During this Alzheimer’s Awareness Month, the Virgin Islands should renew its commitment to strengthening support systems for residents with dementia.

Too often in the past, this community has treated dementia as an embarrassment to be hidden away from public view. But such silence does a grave disservice to sufferers, and it isolates family, friends and caregivers by depriving them of the understanding and support they need.

Fortunately, this attitude has been changing in recent years, thanks in no small part to the hard work of the VI Alzheimer’s Association, which was founded in 2016 and joined Alzheimer’s Disease International in 2019.

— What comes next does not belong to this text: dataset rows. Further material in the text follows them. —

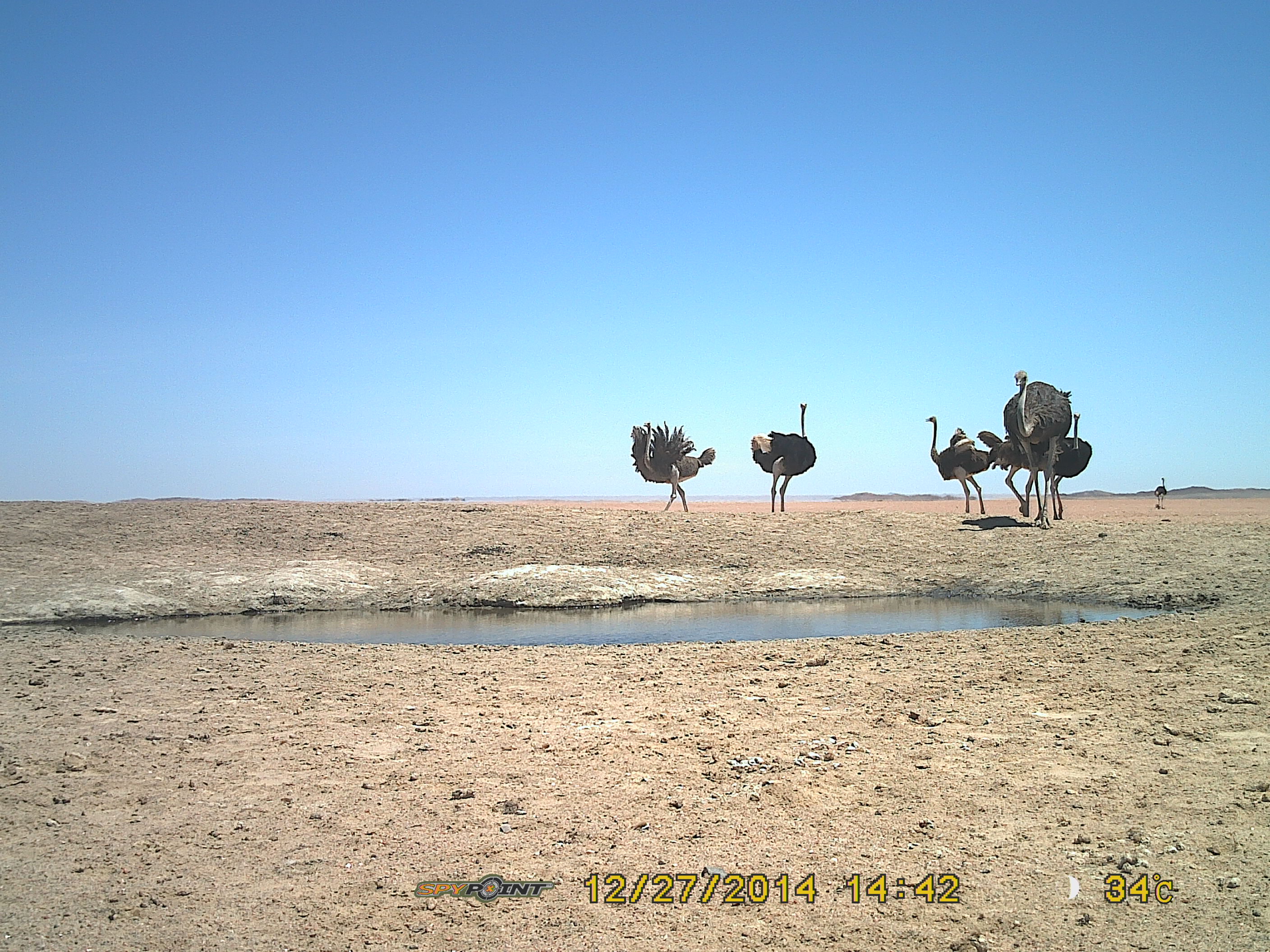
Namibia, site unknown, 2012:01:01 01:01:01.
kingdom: Animalia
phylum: Chordata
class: Aves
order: Struthioniformes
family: Struthionidae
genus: Struthio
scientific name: Struthio camelus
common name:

The association’s many public activities have helped the community understand Alzheimer’s and similar diseases, while also fostering open discussion and supporting patients and their families.

The VIAA routinely shares important information that everyone should know.

Healthy living, for instance, is key: From a young age, people can lower their risk of developing dementia by keeping their mind active, exercising, eating nutritious foods, and making other smart lifestyle choices.

And because early treatment can help slow dementia’s progress, it is also essential to know the warning signs, which include memory loss that affects day-to-day abilities, difficulties performing familiar tasks, problems with language, disorientation, personality changes, and others.

Despite the efforts of the VIAA — which has joined the ranks of the territory’s most active non-governmental organisations — there is still much work to be done in the VI.

Continuing education is crucial, with an eye toward securing the buy-in of the entire community and working to change thinking at all levels of society.

Government must also step up to the plate. To that end, one urgent need is the new senior home that successive administrations had been promising for more than a decade even before Hurricane Irma. Existing facilities for housing the elderly are simply not adequate for the seniors who have sacrificed so much for this territory.

Other needed steps include revisiting the National Healthy Aging Policy — which government promised in 2015 but never adopted — and revitalising senior programmes that have stalled as a result of Hurricane Irma and the Covid-19 pandemic.

It is often said that a society can be judged by how it treats its most vulnerable members.

Dementia sufferers are among them, and the territory can do better.